=== Excerpted data ===
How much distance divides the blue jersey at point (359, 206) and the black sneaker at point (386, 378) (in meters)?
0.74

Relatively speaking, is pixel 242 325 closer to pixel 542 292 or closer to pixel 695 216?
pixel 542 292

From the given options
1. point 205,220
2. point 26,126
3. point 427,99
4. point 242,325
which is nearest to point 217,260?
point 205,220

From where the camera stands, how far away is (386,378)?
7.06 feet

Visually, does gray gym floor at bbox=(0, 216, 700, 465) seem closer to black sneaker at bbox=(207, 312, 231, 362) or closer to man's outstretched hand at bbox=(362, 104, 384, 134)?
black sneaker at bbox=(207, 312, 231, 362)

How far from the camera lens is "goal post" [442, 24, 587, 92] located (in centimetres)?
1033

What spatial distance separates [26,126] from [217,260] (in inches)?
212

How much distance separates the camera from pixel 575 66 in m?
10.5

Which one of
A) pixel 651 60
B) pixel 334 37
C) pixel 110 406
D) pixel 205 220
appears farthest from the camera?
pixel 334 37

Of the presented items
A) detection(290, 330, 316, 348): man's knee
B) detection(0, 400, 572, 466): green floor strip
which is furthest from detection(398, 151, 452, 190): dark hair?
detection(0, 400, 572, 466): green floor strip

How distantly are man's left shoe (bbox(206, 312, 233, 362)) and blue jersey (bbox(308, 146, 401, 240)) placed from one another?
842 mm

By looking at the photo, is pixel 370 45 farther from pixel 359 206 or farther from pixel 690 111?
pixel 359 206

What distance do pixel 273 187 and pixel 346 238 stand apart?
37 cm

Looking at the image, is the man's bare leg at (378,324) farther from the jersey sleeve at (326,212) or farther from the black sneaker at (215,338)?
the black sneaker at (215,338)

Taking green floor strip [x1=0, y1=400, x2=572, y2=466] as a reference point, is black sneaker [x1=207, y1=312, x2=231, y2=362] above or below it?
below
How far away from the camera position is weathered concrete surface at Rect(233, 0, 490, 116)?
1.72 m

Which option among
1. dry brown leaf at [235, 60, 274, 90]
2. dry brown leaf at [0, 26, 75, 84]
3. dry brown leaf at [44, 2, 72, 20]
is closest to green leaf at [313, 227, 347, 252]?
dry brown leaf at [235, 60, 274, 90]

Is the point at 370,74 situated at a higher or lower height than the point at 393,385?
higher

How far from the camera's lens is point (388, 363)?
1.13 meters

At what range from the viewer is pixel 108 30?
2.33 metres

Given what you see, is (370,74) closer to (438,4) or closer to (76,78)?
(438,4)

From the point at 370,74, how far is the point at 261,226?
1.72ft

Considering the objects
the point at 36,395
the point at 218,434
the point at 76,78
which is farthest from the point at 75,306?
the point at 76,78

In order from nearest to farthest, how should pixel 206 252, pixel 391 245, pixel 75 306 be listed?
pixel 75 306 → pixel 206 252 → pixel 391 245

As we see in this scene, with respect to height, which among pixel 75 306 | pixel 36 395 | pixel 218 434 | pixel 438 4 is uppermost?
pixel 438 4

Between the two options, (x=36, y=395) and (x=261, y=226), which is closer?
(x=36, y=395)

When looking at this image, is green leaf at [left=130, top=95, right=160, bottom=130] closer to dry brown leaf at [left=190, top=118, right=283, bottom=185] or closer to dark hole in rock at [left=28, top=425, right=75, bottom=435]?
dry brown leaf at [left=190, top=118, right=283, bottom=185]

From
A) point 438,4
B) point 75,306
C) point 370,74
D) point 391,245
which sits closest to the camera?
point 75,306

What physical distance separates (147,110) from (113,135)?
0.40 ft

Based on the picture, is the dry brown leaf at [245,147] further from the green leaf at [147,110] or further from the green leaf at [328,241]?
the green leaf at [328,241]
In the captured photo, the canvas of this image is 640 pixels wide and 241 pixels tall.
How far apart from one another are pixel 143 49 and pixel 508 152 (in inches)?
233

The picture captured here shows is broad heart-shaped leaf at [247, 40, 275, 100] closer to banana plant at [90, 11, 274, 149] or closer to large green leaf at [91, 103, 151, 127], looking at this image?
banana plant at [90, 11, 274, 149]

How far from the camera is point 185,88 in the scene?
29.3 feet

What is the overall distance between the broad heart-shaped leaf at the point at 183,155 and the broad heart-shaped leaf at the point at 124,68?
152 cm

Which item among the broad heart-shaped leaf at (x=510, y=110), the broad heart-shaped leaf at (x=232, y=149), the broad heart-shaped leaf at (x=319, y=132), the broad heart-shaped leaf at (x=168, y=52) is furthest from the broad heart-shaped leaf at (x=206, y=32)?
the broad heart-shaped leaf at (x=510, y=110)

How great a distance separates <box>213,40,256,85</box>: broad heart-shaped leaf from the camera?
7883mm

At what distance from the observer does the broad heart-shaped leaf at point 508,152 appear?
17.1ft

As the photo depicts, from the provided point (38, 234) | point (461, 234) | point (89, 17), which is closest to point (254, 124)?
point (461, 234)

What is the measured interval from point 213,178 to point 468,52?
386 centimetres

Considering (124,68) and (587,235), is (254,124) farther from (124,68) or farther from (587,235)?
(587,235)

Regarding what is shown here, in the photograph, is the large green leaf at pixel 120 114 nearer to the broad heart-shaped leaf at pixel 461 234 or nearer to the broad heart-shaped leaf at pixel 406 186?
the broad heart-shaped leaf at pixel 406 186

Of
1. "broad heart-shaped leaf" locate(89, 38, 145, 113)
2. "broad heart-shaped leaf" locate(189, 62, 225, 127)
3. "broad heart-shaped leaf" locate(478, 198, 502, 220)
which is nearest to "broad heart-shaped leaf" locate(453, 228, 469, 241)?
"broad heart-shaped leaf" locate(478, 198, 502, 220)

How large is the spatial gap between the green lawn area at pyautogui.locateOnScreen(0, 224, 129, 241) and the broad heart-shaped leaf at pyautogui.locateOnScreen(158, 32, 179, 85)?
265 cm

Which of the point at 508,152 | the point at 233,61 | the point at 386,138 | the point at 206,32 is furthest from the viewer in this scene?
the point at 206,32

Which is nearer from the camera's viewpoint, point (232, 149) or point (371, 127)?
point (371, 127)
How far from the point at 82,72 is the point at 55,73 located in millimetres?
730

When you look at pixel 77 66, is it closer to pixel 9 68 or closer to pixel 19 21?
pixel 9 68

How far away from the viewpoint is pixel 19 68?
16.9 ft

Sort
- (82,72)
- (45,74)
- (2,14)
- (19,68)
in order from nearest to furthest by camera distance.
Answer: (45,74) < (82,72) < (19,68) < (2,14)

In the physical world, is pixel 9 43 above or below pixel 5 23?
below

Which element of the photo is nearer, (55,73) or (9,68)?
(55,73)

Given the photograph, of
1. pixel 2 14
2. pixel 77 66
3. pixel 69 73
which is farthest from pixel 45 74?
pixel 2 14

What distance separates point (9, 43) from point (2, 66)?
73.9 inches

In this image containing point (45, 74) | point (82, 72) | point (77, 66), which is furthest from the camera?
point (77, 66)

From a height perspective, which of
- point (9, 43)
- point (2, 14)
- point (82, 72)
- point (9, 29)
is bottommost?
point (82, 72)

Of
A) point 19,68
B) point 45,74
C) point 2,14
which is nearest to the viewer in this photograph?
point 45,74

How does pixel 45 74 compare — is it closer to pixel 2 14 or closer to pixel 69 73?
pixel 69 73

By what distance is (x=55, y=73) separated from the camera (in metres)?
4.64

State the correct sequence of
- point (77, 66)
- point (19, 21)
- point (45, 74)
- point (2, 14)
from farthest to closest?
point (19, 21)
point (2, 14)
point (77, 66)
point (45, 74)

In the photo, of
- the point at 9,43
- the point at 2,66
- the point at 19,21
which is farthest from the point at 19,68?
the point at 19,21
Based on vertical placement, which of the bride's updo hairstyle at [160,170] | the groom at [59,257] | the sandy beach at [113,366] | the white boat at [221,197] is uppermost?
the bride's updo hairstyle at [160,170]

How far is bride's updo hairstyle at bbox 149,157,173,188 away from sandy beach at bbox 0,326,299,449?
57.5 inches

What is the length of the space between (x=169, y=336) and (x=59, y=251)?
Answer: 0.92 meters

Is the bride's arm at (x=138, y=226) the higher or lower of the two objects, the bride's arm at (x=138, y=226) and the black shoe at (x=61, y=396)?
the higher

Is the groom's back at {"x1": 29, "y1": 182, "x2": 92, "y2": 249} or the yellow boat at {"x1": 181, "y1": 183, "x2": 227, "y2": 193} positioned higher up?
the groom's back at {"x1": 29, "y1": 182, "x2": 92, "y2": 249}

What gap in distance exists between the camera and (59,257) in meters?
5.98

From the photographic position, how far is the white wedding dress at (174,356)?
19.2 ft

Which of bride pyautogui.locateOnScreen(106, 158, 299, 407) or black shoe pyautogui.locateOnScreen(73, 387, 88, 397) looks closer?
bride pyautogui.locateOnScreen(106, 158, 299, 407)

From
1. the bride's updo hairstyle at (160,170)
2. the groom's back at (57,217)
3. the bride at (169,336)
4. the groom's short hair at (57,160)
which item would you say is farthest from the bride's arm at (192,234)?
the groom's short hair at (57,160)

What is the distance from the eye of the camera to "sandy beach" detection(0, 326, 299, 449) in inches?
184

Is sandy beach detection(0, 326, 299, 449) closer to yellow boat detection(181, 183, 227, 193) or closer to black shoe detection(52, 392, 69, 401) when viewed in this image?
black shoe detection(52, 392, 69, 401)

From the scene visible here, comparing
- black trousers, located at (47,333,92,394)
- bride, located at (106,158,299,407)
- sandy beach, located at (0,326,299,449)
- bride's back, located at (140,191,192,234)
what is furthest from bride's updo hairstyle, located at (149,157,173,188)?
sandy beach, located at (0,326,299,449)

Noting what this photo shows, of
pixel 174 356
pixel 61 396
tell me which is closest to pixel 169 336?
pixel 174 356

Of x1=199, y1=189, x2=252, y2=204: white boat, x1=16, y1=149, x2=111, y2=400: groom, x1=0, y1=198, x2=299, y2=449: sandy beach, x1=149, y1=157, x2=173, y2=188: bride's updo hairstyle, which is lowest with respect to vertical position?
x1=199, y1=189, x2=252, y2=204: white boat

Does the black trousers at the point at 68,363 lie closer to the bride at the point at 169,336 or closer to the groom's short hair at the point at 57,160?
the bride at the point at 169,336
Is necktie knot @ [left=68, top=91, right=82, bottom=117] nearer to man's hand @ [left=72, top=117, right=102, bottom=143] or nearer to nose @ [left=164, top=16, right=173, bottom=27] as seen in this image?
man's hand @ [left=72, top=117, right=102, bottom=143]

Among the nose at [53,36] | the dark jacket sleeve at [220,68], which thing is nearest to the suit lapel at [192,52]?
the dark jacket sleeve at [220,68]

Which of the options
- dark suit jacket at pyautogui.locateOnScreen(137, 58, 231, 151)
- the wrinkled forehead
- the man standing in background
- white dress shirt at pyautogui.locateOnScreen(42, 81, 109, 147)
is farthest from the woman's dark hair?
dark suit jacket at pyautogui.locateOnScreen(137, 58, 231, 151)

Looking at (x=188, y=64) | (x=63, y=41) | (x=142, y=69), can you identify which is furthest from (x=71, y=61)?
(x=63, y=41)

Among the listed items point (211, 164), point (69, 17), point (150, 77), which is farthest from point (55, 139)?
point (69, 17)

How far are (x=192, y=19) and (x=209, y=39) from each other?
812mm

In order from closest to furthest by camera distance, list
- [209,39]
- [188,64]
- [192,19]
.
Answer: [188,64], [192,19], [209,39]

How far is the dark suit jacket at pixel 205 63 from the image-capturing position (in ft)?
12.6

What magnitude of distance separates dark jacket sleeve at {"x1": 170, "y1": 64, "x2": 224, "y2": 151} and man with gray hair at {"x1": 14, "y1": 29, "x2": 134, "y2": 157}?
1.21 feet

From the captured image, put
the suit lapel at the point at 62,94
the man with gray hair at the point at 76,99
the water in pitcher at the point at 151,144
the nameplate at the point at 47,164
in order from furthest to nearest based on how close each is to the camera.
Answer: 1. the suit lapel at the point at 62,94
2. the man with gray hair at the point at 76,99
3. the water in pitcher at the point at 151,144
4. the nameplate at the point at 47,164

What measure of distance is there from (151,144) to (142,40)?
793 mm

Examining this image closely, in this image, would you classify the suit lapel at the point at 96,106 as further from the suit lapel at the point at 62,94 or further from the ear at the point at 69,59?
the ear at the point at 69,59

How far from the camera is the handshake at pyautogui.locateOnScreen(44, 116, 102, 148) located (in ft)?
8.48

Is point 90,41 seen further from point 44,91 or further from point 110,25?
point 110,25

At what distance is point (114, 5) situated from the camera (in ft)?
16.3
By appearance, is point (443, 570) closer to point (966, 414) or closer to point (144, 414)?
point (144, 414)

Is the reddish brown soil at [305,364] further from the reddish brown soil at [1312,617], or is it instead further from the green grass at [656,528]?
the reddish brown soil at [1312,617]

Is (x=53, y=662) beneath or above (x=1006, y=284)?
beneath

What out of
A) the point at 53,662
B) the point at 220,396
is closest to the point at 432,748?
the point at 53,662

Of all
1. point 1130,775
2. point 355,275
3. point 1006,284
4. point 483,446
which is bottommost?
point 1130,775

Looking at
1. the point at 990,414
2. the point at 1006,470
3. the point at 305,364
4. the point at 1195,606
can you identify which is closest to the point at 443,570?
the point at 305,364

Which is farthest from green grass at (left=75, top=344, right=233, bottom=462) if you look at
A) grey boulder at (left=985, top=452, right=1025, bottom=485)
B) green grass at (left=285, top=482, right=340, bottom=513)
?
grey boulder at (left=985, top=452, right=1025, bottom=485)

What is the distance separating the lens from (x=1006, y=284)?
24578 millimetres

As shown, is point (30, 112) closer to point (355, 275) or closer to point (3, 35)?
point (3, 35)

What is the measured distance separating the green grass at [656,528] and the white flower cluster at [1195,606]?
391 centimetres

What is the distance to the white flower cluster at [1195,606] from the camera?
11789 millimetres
===
Give back exactly the lines that run from the line with "Is the reddish" through the close of the material, counting both ends, and nothing more.

Is the reddish brown soil at [305,364] further from the reddish brown soil at [1312,617], or is it instead further from the green grass at [656,528]?
the reddish brown soil at [1312,617]

Is (x=53, y=662) beneath or above (x=1006, y=284)?
beneath

What out of
A) the point at 53,662
B) the point at 220,396
is closest to the point at 432,748?
the point at 53,662

Of all
1. point 1130,775
2. point 355,275
3. point 1006,284
4. point 483,446
which is bottommost?
point 1130,775

Looking at
1. the point at 990,414
2. the point at 1006,470
3. the point at 305,364
4. the point at 1195,606
can you identify which is closest to the point at 443,570?
the point at 305,364

Which is farthest from green grass at (left=75, top=344, right=233, bottom=462) if you look at
A) grey boulder at (left=985, top=452, right=1025, bottom=485)
B) green grass at (left=285, top=482, right=340, bottom=513)
?
grey boulder at (left=985, top=452, right=1025, bottom=485)

What is the distance separating the lens from (x=1006, y=284)?
24578 millimetres

As shown, is point (30, 112) closer to point (355, 275) or closer to point (3, 35)?
point (3, 35)

What is the measured distance separating the green grass at [656,528] and the white flower cluster at [1195,606]?
391 centimetres

What is the distance to the white flower cluster at [1195,606] from the camera?
11789 millimetres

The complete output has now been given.